PRT: the nomination scheme: allocating nomination excesses to fields
Allocating nomination excesses to fields
Regulation 10 SI 2006 No. 3312 determines how a nomination excess is allocated between a company’s field interests.
Excess from non-equity deliveries disregarded:
It also ensures, where all or part of a relevant delivery is sourced from non-equity oil, that only the proportion, if any, of the excess that relates to equity oil is allocated across a company’s field interests, and brought into charge to PRT, CT and SC.
How it works:
In respect of the relevant delivery the company should use the allocation rules in Regulation 4 SI 2006 no. 3312 (see OT05850) to determine how much of that relevant delivery is allocated to each of the company’s field interests.
Determine the total volume of the relevant delivery
For each of the company’s field interests in the blend:
Divide Step 1 by Step 2
Multiply the result of Step 3 to establish the proportion of the nomination excess to allocate to each field interest.
Spinner Ltd has a relevant delivery of 600,000 bbls for a month.
The proportion of that relevant delivery allocated to each of its field interests under Regulation 4 is as follows:
Field A 100,000 bbls
Field B 200,000 bbls
Field C 100,000 bbls
The other 200,000 bbls were derived form non-equity sources.
The company has a nomination excess of £1.2m in respect of that relevant delivery.
What proportion of that excess is attributable to Field B?
Find field B’s proportion of the relevant delivery - 200,000 bbls
Find total volume of relevant delivery - 600,000 bbls
Divide Step 1 by Step 2 - 200,000\600,000 = 0.33
Multiply nomination excess by result of Step 3 - £1.2m x 0.33 = £400k
So Field B’s share of the nomination excess is £400k
Field A and C’s shares would be £200k each.

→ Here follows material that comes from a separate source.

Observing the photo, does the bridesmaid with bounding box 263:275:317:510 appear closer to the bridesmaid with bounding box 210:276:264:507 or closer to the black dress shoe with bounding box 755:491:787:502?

The company would include these respective excess shares, together with any others arising in the chargeable period in the relevant gross profit from each of their fields (A, B and C) for the chargeable period. This share will also be brought into account for the purposes of SC and CT (see OT05250).
Therefore that proportion of the excess (£400k) that does not relate to a relevant delivery of equity oil will not be brought into account for PRT or SC and CT.